El proyecto ha sido impulsado por ELSAN, AMSA y la Universitat Politècnica de Catalunya (UPC), y ha sido una de las propuestas ganadoras del reto urbano La sección de calle del siglo XXI, promovido por el Ayuntamiento de Barcelona, BIMSA, BIT Habitat y la Diputación de Barcelona para buscar aceras y calzadas más sostenibles. Entre seis candidaturas, Biochar fue una de las dos seleccionadas para pasar a fase de desarrollo y prueba real.

¿Qué tiene de especial este nuevo asfalto?

La clave de esta propuesta para Barcelona está en el material que incorpora. En lugar de recurrir solo a componentes tradicionales del asfalto, Biochar introduce un material de origen natural obtenido a partir de biomasa de residuos orgánicos, como huesos de aceituna o restos de pino. Ese biochar sustituye al llamado filler calcáreo habitual en las mezclas bituminosas, una parte muy fina del árido que forma parte del pavimento.
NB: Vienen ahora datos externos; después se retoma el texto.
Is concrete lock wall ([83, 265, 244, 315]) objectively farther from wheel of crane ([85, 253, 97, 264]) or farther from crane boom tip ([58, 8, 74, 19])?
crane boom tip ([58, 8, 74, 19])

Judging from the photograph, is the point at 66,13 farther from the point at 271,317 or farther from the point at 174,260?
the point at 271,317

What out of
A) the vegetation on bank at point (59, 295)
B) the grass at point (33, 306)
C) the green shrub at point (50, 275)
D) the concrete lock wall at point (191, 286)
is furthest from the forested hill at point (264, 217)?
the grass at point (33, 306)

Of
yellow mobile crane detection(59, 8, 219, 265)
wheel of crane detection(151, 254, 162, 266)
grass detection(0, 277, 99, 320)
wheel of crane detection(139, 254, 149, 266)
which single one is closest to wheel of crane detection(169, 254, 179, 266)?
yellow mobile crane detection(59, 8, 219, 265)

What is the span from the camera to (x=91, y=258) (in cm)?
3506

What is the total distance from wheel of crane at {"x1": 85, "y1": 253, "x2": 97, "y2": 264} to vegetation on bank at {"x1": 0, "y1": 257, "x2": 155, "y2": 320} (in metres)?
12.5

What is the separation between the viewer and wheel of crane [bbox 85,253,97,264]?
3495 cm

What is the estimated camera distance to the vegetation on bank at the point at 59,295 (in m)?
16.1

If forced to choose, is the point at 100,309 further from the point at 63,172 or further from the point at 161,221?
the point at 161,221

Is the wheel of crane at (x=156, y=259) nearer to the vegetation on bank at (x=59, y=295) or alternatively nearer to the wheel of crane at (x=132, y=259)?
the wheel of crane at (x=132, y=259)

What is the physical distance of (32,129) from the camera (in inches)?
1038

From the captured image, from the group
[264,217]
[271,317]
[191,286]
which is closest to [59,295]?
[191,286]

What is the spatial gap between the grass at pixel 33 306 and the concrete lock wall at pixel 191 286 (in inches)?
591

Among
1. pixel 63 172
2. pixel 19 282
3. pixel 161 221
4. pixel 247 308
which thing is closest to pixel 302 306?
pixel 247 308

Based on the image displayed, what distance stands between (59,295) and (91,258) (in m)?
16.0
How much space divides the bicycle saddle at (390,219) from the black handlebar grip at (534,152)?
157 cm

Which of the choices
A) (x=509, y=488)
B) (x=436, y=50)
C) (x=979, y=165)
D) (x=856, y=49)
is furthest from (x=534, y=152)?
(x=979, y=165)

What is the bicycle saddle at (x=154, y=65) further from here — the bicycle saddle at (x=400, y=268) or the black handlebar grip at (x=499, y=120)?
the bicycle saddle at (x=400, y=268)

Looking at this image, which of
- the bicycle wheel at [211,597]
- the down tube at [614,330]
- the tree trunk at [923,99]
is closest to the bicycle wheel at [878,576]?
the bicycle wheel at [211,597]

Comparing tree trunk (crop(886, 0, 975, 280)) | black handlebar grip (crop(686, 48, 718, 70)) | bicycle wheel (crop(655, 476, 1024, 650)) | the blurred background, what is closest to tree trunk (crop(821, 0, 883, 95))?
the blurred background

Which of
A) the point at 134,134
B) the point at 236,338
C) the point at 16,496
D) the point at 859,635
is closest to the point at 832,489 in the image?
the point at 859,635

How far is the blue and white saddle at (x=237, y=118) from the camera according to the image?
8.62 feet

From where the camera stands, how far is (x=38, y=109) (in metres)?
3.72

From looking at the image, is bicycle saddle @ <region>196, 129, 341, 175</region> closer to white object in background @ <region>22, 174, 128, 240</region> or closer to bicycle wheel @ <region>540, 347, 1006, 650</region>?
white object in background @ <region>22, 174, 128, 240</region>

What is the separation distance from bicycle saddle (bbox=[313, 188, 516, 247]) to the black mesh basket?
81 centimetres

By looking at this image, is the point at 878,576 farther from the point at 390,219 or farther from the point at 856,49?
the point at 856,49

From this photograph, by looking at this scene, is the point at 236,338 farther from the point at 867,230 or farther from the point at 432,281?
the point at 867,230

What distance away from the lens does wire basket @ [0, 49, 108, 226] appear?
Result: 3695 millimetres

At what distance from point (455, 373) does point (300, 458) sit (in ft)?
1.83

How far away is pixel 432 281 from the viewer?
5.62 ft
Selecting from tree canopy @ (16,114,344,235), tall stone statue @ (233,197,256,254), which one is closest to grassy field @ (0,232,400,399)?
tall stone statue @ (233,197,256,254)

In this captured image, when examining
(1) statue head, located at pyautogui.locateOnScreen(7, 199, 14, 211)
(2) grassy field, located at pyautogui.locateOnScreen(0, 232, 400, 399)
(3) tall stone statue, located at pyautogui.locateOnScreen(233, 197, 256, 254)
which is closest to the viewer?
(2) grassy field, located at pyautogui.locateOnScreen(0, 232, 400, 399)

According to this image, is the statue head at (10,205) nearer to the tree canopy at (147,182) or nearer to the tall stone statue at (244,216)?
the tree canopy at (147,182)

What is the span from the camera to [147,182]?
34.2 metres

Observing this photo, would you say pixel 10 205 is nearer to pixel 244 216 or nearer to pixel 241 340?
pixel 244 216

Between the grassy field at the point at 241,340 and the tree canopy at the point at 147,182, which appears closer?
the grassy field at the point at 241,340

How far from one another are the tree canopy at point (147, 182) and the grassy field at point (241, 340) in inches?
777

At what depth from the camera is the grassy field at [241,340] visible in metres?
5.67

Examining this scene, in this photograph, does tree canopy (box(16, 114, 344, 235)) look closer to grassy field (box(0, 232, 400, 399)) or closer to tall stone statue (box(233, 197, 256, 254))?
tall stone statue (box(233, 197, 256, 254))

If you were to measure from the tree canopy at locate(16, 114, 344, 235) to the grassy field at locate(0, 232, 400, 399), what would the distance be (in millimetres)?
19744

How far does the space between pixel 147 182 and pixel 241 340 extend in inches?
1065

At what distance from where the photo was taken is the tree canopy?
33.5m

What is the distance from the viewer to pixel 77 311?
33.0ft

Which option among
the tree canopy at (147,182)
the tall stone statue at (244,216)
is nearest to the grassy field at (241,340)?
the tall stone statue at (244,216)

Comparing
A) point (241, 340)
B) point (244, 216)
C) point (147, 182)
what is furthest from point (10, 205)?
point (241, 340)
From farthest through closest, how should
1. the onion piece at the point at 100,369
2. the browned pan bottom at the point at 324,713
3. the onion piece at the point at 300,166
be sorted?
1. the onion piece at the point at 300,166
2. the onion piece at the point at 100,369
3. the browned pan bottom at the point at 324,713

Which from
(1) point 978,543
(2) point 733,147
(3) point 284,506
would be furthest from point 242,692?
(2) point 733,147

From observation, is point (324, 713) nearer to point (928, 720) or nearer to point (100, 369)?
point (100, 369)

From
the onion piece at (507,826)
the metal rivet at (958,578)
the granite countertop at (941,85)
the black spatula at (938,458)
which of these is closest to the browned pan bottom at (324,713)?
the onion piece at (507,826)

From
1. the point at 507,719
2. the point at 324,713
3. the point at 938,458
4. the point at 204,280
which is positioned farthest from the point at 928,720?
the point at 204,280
La ventaja no está solo en la fabricación. Según la información difundida sobre el proyecto, este componente no solo reduce las emisiones asociadas al proceso industrial, sino que además actúa como sumidero de carbono. Es decir, ayuda a fijar carbono dentro de la propia infraestructura urbana. En otras palabras, la calle deja de ser únicamente una superficie funcional y pasa a convertirse también en una pequeña pieza dentro de la estrategia climática de la ciudad.

Todo eso encaja con el objetivo general del reto lanzado por Barcelona: repensar cómo se construyen las calles para reducir huella de carbono, aumentar la circularidad de los materiales y mantener, al mismo tiempo, la durabilidad y la funcionalidad del espacio público.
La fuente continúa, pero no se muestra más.